Reproduce every line of the listing below verbatim, with no changes to wording, coordinates, or punctuation.

====== Stored rows

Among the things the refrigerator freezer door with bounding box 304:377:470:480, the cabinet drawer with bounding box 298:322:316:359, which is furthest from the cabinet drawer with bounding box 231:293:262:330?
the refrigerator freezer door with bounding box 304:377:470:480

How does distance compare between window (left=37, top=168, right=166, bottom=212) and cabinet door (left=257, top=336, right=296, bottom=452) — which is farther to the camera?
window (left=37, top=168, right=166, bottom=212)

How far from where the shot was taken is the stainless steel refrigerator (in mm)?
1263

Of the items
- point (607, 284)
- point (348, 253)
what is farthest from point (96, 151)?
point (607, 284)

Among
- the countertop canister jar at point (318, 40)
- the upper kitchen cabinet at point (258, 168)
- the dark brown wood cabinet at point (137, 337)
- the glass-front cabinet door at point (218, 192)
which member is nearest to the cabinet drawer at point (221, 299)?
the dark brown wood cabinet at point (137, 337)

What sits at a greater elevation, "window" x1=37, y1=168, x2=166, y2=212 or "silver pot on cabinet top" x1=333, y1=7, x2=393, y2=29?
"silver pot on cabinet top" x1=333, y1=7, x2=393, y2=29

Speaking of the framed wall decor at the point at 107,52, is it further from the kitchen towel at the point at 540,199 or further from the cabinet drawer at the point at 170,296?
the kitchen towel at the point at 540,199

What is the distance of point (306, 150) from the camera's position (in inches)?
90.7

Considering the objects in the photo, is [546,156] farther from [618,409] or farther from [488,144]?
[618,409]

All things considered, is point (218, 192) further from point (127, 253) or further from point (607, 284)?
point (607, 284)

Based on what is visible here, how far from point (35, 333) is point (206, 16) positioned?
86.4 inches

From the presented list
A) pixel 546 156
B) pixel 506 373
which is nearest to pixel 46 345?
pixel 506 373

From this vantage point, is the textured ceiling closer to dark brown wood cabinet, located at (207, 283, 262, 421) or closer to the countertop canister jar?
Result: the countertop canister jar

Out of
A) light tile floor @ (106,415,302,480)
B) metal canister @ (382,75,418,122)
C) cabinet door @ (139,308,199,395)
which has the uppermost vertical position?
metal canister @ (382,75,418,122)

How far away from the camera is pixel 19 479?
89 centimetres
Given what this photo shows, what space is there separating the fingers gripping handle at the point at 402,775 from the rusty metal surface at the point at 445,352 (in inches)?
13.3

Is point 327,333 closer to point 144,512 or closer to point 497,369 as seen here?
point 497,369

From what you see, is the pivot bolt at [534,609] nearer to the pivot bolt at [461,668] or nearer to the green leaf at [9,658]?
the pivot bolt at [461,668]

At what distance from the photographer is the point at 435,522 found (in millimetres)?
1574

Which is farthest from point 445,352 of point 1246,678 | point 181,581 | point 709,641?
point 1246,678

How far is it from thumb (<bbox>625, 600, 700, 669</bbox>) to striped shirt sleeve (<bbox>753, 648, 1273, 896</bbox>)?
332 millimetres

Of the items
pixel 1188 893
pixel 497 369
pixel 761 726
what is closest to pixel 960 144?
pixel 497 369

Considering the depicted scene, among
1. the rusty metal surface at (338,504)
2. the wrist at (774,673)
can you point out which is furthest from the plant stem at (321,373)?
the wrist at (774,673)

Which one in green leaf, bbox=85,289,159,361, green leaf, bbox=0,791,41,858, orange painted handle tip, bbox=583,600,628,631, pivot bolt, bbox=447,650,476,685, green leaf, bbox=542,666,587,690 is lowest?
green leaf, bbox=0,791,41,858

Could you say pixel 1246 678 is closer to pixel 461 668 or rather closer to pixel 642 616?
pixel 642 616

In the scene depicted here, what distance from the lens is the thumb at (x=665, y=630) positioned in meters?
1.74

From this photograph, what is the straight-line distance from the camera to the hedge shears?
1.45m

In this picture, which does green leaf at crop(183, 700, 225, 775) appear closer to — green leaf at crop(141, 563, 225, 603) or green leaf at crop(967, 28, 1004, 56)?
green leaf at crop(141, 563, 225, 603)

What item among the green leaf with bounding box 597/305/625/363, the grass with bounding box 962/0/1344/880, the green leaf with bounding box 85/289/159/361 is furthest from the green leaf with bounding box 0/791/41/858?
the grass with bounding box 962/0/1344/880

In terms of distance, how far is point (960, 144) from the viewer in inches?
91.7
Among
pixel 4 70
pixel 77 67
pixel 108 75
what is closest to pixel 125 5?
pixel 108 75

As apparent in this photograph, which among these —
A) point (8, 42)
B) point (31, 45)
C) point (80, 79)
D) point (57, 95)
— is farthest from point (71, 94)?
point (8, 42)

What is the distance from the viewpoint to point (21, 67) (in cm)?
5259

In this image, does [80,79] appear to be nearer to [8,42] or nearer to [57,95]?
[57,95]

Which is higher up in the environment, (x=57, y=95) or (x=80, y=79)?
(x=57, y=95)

============

## Solution
Among the things the refrigerator freezer door with bounding box 304:377:470:480, the cabinet drawer with bounding box 298:322:316:359, which is furthest from the cabinet drawer with bounding box 231:293:262:330?
the refrigerator freezer door with bounding box 304:377:470:480

How does distance compare between window (left=37, top=168, right=166, bottom=212) and cabinet door (left=257, top=336, right=296, bottom=452) — which is farther to the camera?
window (left=37, top=168, right=166, bottom=212)

How far from where the shot was taken is the stainless steel refrigerator (in mm)?
1263

Of the items
- point (607, 284)
- point (348, 253)
what is farthest from point (96, 151)?
point (607, 284)

Among
- the countertop canister jar at point (318, 40)
- the upper kitchen cabinet at point (258, 168)
- the dark brown wood cabinet at point (137, 337)
- the glass-front cabinet door at point (218, 192)
which member is nearest to the cabinet drawer at point (221, 299)?
the dark brown wood cabinet at point (137, 337)

What sits at a greater elevation, "window" x1=37, y1=168, x2=166, y2=212 or "silver pot on cabinet top" x1=333, y1=7, x2=393, y2=29?
"silver pot on cabinet top" x1=333, y1=7, x2=393, y2=29

Speaking of the framed wall decor at the point at 107,52, is it further from the kitchen towel at the point at 540,199 or further from the cabinet drawer at the point at 170,296?
the kitchen towel at the point at 540,199

What is the distance of point (306, 150) from the camera's position (in inches)?
90.7

Considering the objects in the photo, is [546,156] farther from [618,409] or farther from [488,144]?
[618,409]

All things considered, is point (218, 192) further from point (127, 253) or further from point (607, 284)?
point (607, 284)

Based on what is visible here, how far from point (35, 333) is point (206, 16) positioned?
86.4 inches

From the presented list
A) pixel 546 156
B) pixel 506 373
which is nearest to pixel 46 345?
pixel 506 373

From this vantage point, is the textured ceiling closer to dark brown wood cabinet, located at (207, 283, 262, 421) or closer to the countertop canister jar?
Result: the countertop canister jar

Out of
A) light tile floor @ (106,415,302,480)
B) metal canister @ (382,75,418,122)
C) cabinet door @ (139,308,199,395)
which has the uppermost vertical position?
metal canister @ (382,75,418,122)

How far away from the camera is pixel 19 479?
89 centimetres
Given what this photo shows, what space is there separating the fingers gripping handle at the point at 402,775 from the rusty metal surface at the point at 445,352 (in inches)?
13.3

Is point 327,333 closer to point 144,512 or closer to point 497,369 as seen here?
point 497,369

From what you see, is the pivot bolt at [534,609] nearer to the pivot bolt at [461,668] or nearer to the green leaf at [9,658]?
the pivot bolt at [461,668]

At what distance from the photographer is the point at 435,522 found (in millimetres)?
1574

Which is farthest from point 445,352 of point 1246,678 | point 181,581 | point 709,641?
point 1246,678

How far is it from thumb (<bbox>625, 600, 700, 669</bbox>) to striped shirt sleeve (<bbox>753, 648, 1273, 896</bbox>)?
332 millimetres

Of the items
pixel 1188 893
pixel 497 369
pixel 761 726
what is closest to pixel 960 144?
pixel 497 369

Considering the depicted scene, among
1. the rusty metal surface at (338,504)
2. the wrist at (774,673)
can you point out which is furthest from the plant stem at (321,373)?
the wrist at (774,673)

Which one in green leaf, bbox=85,289,159,361, green leaf, bbox=0,791,41,858, orange painted handle tip, bbox=583,600,628,631, pivot bolt, bbox=447,650,476,685, green leaf, bbox=542,666,587,690 is lowest?
green leaf, bbox=0,791,41,858

Could you say pixel 1246 678 is closer to pixel 461 668 or rather closer to pixel 642 616?
pixel 642 616

In the scene depicted here, what distance from the lens is the thumb at (x=665, y=630) positioned in meters?
1.74

From this photograph, what is the straight-line distance from the camera to the hedge shears?
1.45m

In this picture, which does green leaf at crop(183, 700, 225, 775) appear closer to — green leaf at crop(141, 563, 225, 603) or green leaf at crop(967, 28, 1004, 56)?
green leaf at crop(141, 563, 225, 603)

What item among the green leaf with bounding box 597/305/625/363, the grass with bounding box 962/0/1344/880, the green leaf with bounding box 85/289/159/361 is furthest from the green leaf with bounding box 0/791/41/858?
the grass with bounding box 962/0/1344/880

In terms of distance, how far is point (960, 144) from the viewer in inches?
91.7
Among
pixel 4 70
pixel 77 67
pixel 108 75
what is closest to pixel 125 5?
pixel 108 75

As apparent in this photograph, which among these —
A) point (8, 42)
B) point (31, 45)
C) point (80, 79)
D) point (57, 95)
— is farthest from point (71, 94)?
point (8, 42)

What is the distance from the viewpoint to point (21, 67) (in cm)?
5259

In this image, does [80,79] appear to be nearer to [8,42] or nearer to [57,95]?
[57,95]

Which is higher up in the environment, (x=57, y=95) or (x=80, y=79)?
(x=57, y=95)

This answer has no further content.